■ Data to process ■
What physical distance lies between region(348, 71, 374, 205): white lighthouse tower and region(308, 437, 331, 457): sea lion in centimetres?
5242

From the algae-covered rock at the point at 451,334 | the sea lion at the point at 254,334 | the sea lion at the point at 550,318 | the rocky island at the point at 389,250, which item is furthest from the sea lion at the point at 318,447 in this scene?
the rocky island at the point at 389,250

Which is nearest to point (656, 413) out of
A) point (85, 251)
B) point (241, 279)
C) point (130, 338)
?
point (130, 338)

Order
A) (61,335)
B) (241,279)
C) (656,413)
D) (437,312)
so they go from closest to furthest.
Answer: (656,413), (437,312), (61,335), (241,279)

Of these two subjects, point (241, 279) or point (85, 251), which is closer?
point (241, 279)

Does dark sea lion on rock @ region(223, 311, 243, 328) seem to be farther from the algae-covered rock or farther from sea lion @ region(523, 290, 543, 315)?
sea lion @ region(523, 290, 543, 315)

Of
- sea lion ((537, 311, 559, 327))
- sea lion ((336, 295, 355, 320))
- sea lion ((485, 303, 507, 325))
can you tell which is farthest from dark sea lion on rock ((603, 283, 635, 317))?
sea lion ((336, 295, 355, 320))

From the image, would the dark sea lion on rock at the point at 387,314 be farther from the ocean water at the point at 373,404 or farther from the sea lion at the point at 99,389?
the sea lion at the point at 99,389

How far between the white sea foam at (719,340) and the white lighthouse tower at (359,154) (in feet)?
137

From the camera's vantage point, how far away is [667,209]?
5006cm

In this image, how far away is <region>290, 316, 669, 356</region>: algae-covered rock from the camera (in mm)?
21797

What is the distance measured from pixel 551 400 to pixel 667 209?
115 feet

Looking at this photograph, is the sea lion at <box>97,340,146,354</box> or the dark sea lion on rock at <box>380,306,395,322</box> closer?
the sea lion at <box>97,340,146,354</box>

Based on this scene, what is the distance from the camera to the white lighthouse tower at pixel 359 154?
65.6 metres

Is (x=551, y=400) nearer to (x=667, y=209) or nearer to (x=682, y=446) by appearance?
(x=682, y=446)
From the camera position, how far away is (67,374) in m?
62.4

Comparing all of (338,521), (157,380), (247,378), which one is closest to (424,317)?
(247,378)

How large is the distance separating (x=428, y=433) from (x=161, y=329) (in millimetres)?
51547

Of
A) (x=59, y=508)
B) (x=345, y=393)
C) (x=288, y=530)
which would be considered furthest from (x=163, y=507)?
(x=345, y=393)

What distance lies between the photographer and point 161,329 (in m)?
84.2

■ Given problem ■
Rewrite the rows above, replacing every instance of "white lighthouse tower" with "lighthouse" and leaving everything else unchanged.

■ Response for this exercise ■
What physical distance lies between region(348, 71, 374, 205): lighthouse and region(308, 437, 331, 457): sea lion in centimetres?
5242

From the algae-covered rock at the point at 451,334 | the sea lion at the point at 254,334 | the sea lion at the point at 550,318 | the rocky island at the point at 389,250, which item is furthest from the sea lion at the point at 318,447 in this scene?
the rocky island at the point at 389,250

Which is nearest to point (656, 413) out of
A) point (85, 251)
B) point (241, 279)
C) point (130, 338)
?
point (130, 338)

Order
A) (61,335)
B) (241,279)
C) (656,413)
D) (437,312)
so they go from closest to furthest.
Answer: (656,413), (437,312), (61,335), (241,279)

Of these two subjects, point (241, 279) or point (85, 251), which is closer?
point (241, 279)

Does dark sea lion on rock @ region(223, 311, 243, 328) seem to be farther from the algae-covered rock or farther from sea lion @ region(523, 290, 543, 315)?
sea lion @ region(523, 290, 543, 315)

Of
- sea lion ((537, 311, 559, 327))
- sea lion ((336, 295, 355, 320))
- sea lion ((485, 303, 507, 325))
can you tell which is farthest from dark sea lion on rock ((603, 283, 635, 317))?
sea lion ((336, 295, 355, 320))

From the image, would the dark sea lion on rock at the point at 387,314 be farther from the ocean water at the point at 373,404 or farther from the sea lion at the point at 99,389?
the sea lion at the point at 99,389

How far between the white sea foam at (719,340) and the lighthouse at (359,154) (in feet)?
137

From the camera's vantage point, how far away is [667,209]?
5006cm

In this image, how far away is <region>290, 316, 669, 356</region>: algae-covered rock from the camera (in mm)?
21797

What is the distance measured from pixel 551 400 to pixel 667 209?
115 feet

Looking at this photograph, is the sea lion at <box>97,340,146,354</box> or the dark sea lion on rock at <box>380,306,395,322</box> closer?
the sea lion at <box>97,340,146,354</box>

Based on this scene, what is the distance from the camera to the lighthouse at pixel 359 154?
65.6 metres

Is (x=551, y=400) nearer to (x=667, y=209) or nearer to (x=682, y=446) by appearance?
(x=682, y=446)
From the camera position, how far away is (67,374) in m?
62.4

Comparing all of (338,521), (157,380), (247,378), which one is closest to (424,317)?
(247,378)

How large is the distance separating (x=428, y=433) from (x=161, y=329) (in millimetres)?
51547

Of
A) (x=59, y=508)
B) (x=345, y=393)
C) (x=288, y=530)
which would be considered furthest from (x=163, y=507)?
(x=345, y=393)

What distance lies between the photographer and point 161,329 (in m)?
84.2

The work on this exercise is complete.